Still a long process – with some positive indications of a streamlined review

The Chinese merger review process takes two stages: a phase I review that takes up to 30 calendar days, and a phase II review that takes up to 90 calendar days with a possible 60-day extension. In addition to these formal review periods, MOFCOM also reviews filed materials to vet for sufficiency and completeness of information and materials provided, for which no time limit is imposed.  

Experience has been that MOFCOM’s review processes are considered lengthy compared with most other jurisdictions: cases that do not raise concerns routinely get cleared only in phase II. At a press conference last December, a MOFCOM spokesperson pledged to streamline the review processes to enable quicker clearance for no-issues cases.  

Recent experiences have been quite positive, with speedier clearances of cases that do not raise significant issues. However, MOFCOM’s ability to adhere to its stated goals is to be tested in light of the unprecedented case load, staffing shortage and the more extensive information being required under the new notification form.

Likely delay due to the adoption of a new filing form

MOFCOM published a new notification form, which it requires all filing parties to use from 7 July 2012. The new form imposes additional burden on the filing parties because it requires more documentary and information evidence, with an emphasis on the Chinese activities of the parties. It means the filing parties would need to allow more time and resources for preparing of the China merger filing. It is also possible – if not likely – that this could slow down the MOFCOM review process in view of the more substantial amount of information and documentation that MOFCOM will need to review.

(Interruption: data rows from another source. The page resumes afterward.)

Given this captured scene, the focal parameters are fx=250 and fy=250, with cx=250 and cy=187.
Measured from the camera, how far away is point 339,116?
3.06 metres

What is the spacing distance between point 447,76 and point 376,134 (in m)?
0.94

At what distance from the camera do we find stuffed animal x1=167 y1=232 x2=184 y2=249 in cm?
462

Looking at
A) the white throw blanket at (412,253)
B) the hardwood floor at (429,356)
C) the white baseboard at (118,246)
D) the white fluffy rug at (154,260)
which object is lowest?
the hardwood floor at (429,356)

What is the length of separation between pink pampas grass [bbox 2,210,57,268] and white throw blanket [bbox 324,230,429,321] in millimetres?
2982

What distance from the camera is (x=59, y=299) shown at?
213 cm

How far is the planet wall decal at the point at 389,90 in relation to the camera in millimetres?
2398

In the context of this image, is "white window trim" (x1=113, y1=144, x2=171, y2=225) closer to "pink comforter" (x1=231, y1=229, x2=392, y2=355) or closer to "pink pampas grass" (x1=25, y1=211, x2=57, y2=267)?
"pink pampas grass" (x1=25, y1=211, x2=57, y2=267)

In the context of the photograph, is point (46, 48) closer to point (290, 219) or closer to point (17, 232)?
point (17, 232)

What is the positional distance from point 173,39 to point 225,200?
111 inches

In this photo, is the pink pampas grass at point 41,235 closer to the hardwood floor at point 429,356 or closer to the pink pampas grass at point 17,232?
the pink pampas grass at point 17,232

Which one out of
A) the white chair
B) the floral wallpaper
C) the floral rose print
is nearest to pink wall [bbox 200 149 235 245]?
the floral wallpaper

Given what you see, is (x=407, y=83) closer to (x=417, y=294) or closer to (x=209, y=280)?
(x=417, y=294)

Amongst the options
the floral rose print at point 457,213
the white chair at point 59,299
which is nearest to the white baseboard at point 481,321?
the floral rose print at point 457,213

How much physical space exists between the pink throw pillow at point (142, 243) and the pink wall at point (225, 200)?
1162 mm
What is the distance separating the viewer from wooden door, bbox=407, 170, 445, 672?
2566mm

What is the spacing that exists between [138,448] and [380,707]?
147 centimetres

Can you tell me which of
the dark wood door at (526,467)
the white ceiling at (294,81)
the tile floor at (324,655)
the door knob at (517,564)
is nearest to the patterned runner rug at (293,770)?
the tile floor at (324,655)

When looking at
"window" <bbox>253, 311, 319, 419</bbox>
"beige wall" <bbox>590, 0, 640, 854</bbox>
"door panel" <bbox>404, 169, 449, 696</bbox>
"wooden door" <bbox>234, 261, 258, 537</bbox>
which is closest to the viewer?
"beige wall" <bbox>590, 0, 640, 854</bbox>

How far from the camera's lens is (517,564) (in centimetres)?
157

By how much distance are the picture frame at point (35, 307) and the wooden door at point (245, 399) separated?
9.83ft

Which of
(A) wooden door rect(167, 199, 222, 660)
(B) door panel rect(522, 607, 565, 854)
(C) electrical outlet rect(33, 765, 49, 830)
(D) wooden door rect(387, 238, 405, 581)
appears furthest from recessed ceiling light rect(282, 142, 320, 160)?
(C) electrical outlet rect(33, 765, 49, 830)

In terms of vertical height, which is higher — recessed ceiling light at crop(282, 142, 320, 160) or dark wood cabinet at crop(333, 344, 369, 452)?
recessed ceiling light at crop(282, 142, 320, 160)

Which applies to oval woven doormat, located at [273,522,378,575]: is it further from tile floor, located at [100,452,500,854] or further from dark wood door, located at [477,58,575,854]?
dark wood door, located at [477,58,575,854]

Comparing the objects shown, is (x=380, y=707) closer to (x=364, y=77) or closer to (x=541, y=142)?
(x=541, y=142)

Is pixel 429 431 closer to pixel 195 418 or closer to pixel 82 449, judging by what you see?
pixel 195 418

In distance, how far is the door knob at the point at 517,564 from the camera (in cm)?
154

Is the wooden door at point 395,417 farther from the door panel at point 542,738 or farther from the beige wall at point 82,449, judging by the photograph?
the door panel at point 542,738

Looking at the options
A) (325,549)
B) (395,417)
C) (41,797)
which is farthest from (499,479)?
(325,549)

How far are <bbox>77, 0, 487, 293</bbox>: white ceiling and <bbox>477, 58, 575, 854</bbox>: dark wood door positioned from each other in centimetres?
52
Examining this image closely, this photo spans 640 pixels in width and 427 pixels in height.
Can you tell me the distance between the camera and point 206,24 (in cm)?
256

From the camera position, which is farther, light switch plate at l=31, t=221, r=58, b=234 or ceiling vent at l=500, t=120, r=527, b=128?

At the fourth anniversary of the AML coming into effect, it is interesting to take stock of MOFCOM. It is clear that as MOFCOM continues to gain enforcement experience, its analytical approach has also begun to converge with international norms. Nonetheless, China-specific features of the review remain, and they may from time to time result in more extensive scrutiny or restrictive terms of clearance. Procedurally, MOFCOM is still constrained by its internal resource issues, which have played a key part in its reviews taking relatively longer even for no-issues cases. This issue may be exacerbated by the new notification form, which mandates more extensive information and documentation. Transaction parties that need to notify to MOFCOM will need to continue to tread the review process fully aware of the features of the Chinese merger control regime.